To enable simultaneous joint prediction of hand and object pose and category, as in FIG. 4, two vectors are stored in each cell (i.e., grid)

To predict the characteristics of hand and object, respectively, wherein +.>

Coordinates of key points of hand and object, respectively, < ->

N _c For the number of key points of hands or objects, +.>

For action category probability, ++>

N _a For action category number->

For object class probability ++>

N _o The method is characterized in that the method adds a background class for the object class number (if the object is an unknown object, the object is classified into the background class, and then the unknown object is identified by entering a zero-order learning classifier). Wherein the grid of wrist nodes and object center points is used to predict motion and object categories. />

For confidence level->

The two vectors stored per cell are derived from convolutional neural networks. The method comprises the steps of firstly determining the coordinates (u, v, z) of a cell where a key point is located, and then predicting the offsets delta u, delta v and delta z of the key point relative to the left upper corner of the cell where the key point is located in three dimensions, so that the coordinates of the key point in a grid coordinate system can be obtained:

wherein, since the cell where the wrist node and the object center point are located is responsible for predicting the action and the object category, g (x) is used to control the offset of the two points between [0,1], thereby determining the cell responsible for predicting the action and the object category. The g (x) expression is as follows:

wherein g (x) represents a function of constraining the offset of the wrist node from the center point of the object, x represents the offset deltau, deltav, deltaz, sigmoid of the key point relative to the upper left corner of the cell where it is located in three dimensions, and sigmoid represents an activation function, the value range is (0, 1), and a real number can be mapped to the interval of (0, 1), and the function is used to make the wrist node still located in the cell where it is located after the offset of the wrist node from the center point of the object to predict the action and the object category.
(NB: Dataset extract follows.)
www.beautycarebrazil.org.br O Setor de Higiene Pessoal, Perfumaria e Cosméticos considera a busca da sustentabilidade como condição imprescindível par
In addition, with the three-dimensional position in the grid coordinate system and the camera internal parameter K, the three-dimensional coordinates of the key points in the camera coordinate system can be calculated as follows:

further, a higher confidence is set for the grid in which the adversary or object is present, and a confidence function is set as:

wherein D is _T (x) Is the Euclidean distance between the predicted point and the real point, alpha represents the super-parameter, d _th Represents a set threshold value, D when the predicted value is closer to the true value _T (x) The smaller c (x) is, the larger the confidence is, and conversely, the smaller the confidence is. The total confidence is:

wherein:

further, when the probability of the background class of the object is maximum, it is determined that the object belongs to an unknown class. As shown in fig. 6, unknown object categories are identified by introducing semantic information using a zero-order learning classifier module. The zero-order learning classifier module multiplies the probabilities of other prediction classes except the background by vectors in a semantic space respectively, adds the obtained semantic vectors to be used as final prediction semantic vectors, calculates the class and the similarity thereof in the semantic space, and considers that the unknown object belongs to the class with the highest similarity when the highest similarity value is not lower than a threshold value.

Further, the total loss function of the convolutional neural network of the present invention is:

wherein lambda is _pose Loss function parameters, lambda, representing predicted hand and object positions _conf Loss function parameter, lambda, representing confidence _actcls Loss function parameter, lambda, representing predicted action class _objcls Loss function parameters representing predicted object class, G ^t A regular fixed grid representing the divided pictures;

representing predicted hand coordinates, +.>

Representing predicted object coordinates +.>

Confidence indicating manual work category of prediction, +.>

Confidence representing predicted object class, +.>

Representing the probability of a predicted object class,

representing the predicted action category probability.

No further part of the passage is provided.